Exercise instructions: Repeat, word for word, the part of the message on godhood below that opens with the words "But would 'Type" and closes with "posthuman is not.".

**** Passage shown ****

Re: Godhood (was: Re: How To Live In A Simulation)

From: Simo Kilponen (
Date: Wed Mar 28 2001 - 09:38:53 MST

I think that godhood is relative matter:
If we were to create a simulation of other universe in computer
we would satisfy the requirements for your 'Type I God'. We have ability
to chance laws of our simulation but we were still restricted by the laws
of our universe. 'Type II Gods' can exist then, absolute power is another

But would 'Type III God' be possible and would that need "alternative
mathematics'? Perhaps you philosophers know can such a thing exist and
what would it be? A set of theorems impossible to prove with theorems from
another set?

        - Simo K. Kilponen

On Wed, 28 Mar 2001, Christian Weisgerber wrote:

> Christopher Piersol <> wrote:
> > There is a difference between a posthuman running a
> > simulation and theology. God is omnipotent, all
> > knowing, etc while a posthuman is not.
> That depends on what level of omnipotence you ascribe to God, and
> what level of godhood the posthuman has attained.

**** Supplied records ****

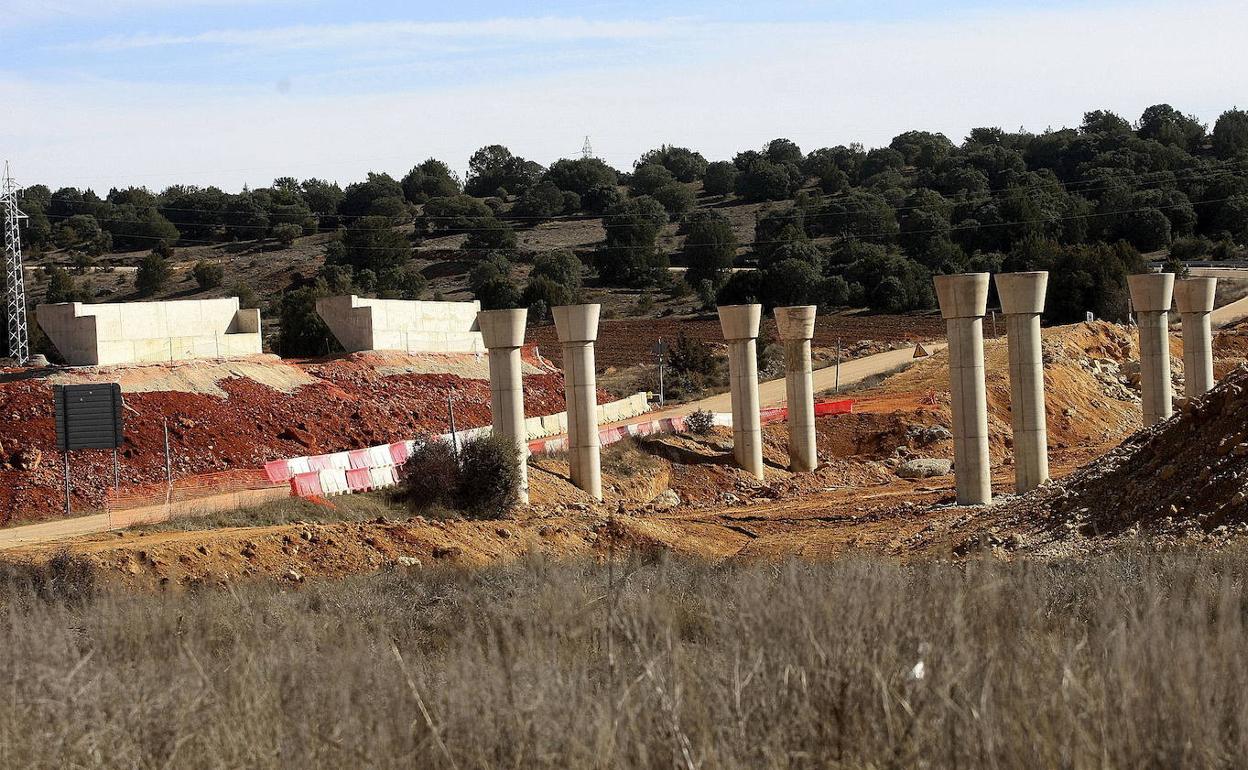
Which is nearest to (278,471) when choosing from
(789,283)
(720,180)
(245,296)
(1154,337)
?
(1154,337)

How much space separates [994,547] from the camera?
76.8ft

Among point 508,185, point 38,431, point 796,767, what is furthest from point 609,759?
point 508,185

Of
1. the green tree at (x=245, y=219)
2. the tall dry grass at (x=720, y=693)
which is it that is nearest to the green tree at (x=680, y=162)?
the green tree at (x=245, y=219)

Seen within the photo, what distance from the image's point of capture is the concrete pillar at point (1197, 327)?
41.7 meters

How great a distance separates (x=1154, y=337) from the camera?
135 feet

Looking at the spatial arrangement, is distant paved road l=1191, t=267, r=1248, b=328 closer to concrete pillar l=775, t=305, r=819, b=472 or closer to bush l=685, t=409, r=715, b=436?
concrete pillar l=775, t=305, r=819, b=472

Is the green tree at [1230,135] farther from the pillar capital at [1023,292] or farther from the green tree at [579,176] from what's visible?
the pillar capital at [1023,292]

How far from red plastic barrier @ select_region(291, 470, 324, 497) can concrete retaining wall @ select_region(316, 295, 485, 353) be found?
25975mm

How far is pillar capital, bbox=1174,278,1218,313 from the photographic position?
1641 inches

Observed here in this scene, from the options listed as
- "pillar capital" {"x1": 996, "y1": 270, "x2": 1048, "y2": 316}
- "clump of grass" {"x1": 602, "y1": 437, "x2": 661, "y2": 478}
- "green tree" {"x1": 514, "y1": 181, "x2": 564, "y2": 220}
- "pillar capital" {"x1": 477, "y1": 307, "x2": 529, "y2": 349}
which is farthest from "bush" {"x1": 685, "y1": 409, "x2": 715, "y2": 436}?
"green tree" {"x1": 514, "y1": 181, "x2": 564, "y2": 220}

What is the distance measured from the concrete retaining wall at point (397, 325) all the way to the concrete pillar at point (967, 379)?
102ft

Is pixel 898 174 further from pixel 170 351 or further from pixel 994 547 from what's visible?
pixel 994 547

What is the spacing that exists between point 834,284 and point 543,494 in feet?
203

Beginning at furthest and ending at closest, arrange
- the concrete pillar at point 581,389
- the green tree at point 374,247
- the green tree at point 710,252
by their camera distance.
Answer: the green tree at point 374,247 → the green tree at point 710,252 → the concrete pillar at point 581,389
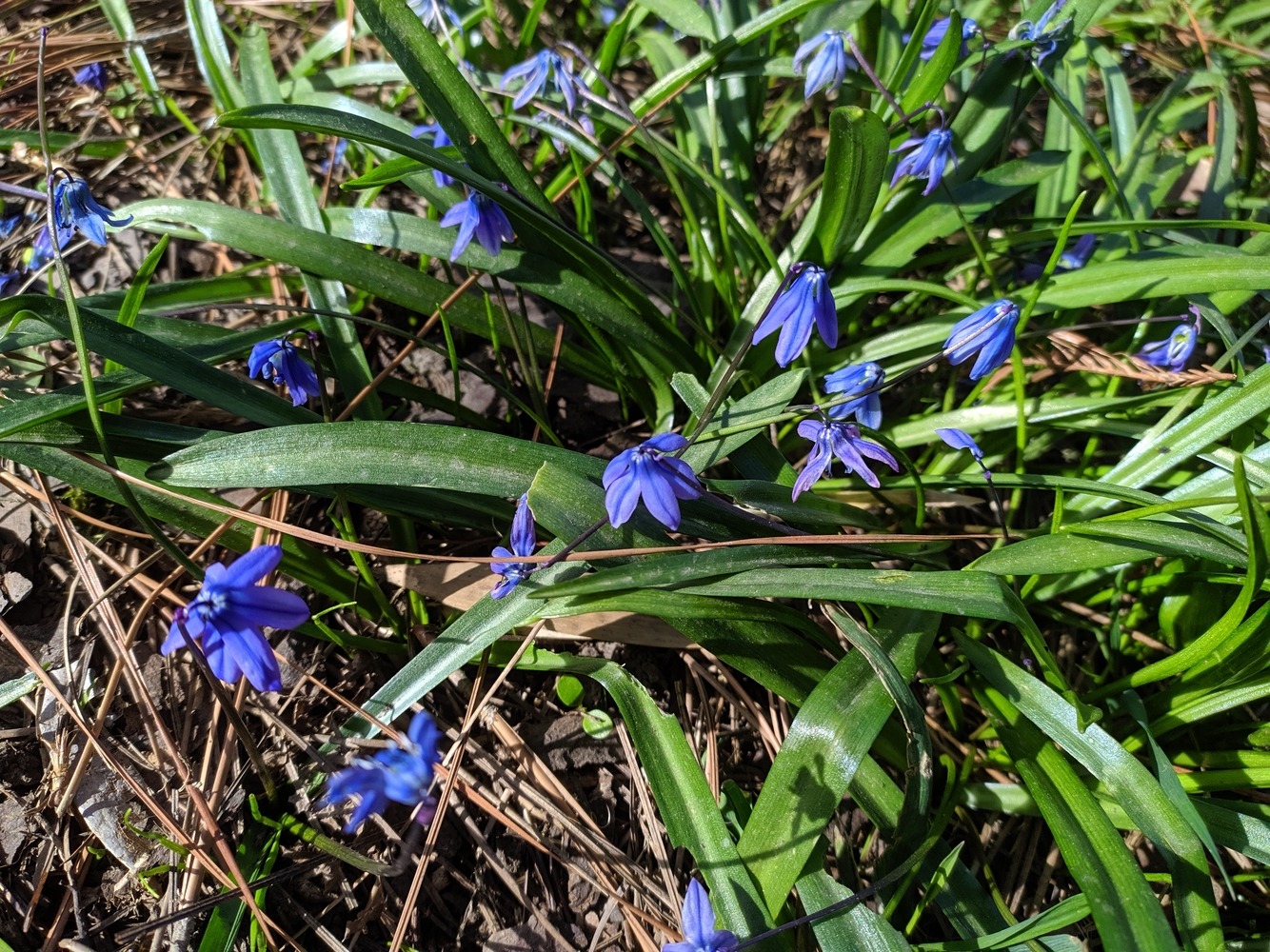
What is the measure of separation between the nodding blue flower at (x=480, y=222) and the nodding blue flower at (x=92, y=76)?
188 centimetres

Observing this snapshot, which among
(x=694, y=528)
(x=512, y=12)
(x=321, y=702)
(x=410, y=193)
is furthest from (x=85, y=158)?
(x=694, y=528)

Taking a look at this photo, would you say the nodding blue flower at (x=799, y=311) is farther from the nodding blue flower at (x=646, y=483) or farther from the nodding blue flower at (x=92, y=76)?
the nodding blue flower at (x=92, y=76)

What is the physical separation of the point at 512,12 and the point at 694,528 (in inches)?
84.2

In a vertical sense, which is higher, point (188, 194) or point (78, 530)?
Result: point (188, 194)

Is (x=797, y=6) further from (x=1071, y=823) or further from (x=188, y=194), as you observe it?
(x=188, y=194)

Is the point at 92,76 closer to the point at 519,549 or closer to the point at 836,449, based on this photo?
the point at 519,549

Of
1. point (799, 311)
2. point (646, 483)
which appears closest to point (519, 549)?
point (646, 483)

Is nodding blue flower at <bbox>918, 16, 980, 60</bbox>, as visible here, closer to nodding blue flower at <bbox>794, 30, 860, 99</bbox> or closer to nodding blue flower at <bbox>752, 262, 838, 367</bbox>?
nodding blue flower at <bbox>794, 30, 860, 99</bbox>

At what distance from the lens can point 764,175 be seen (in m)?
3.16

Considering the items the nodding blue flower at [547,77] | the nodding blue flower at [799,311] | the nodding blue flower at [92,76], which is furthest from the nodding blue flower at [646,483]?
the nodding blue flower at [92,76]

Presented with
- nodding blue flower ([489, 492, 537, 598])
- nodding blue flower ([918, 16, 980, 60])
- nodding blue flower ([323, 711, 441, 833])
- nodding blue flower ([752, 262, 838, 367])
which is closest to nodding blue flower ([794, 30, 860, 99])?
nodding blue flower ([918, 16, 980, 60])

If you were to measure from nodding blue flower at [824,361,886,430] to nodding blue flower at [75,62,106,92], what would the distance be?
271 cm

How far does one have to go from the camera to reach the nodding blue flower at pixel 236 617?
126 centimetres

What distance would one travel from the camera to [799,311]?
5.79 feet
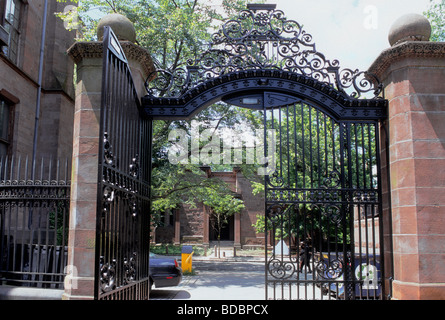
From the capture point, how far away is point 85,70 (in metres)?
5.52

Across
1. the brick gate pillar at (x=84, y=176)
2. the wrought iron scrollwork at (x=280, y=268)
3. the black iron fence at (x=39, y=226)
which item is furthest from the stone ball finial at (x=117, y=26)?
the wrought iron scrollwork at (x=280, y=268)

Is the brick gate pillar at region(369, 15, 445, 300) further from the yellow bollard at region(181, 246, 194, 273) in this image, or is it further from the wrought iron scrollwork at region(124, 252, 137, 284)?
the yellow bollard at region(181, 246, 194, 273)

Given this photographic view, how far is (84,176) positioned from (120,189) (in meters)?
0.87

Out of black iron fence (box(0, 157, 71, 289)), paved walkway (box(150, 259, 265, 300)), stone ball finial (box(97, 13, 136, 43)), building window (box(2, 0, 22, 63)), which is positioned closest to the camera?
stone ball finial (box(97, 13, 136, 43))

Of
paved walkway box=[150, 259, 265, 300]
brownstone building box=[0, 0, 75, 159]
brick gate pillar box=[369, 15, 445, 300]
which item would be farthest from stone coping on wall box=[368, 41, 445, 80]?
brownstone building box=[0, 0, 75, 159]

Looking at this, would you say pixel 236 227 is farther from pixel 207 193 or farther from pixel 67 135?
pixel 67 135

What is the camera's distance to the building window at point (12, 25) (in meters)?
14.1

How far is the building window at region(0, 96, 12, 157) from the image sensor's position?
46.4 ft

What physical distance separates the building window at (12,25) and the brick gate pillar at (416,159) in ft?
42.5

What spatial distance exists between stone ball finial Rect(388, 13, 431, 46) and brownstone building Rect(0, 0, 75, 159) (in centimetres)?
1199

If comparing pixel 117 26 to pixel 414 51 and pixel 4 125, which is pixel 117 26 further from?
pixel 4 125

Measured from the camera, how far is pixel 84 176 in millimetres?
5246

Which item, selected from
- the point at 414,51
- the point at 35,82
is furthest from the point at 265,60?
the point at 35,82

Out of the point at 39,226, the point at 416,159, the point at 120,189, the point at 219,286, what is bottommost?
the point at 219,286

****

Written response:
But would 'Type III God' be possible and would that need "alternative
mathematics'? Perhaps you philosophers know can such a thing exist and
what would it be? A set of theorems impossible to prove with theorems from
another set?

        - Simo K. Kilponen

On Wed, 28 Mar 2001, Christian Weisgerber wrote:

> Christopher Piersol <> wrote:
> > There is a difference between a posthuman running a
> > simulation and theology. God is omnipotent, all
> > knowing, etc while a posthuman is not.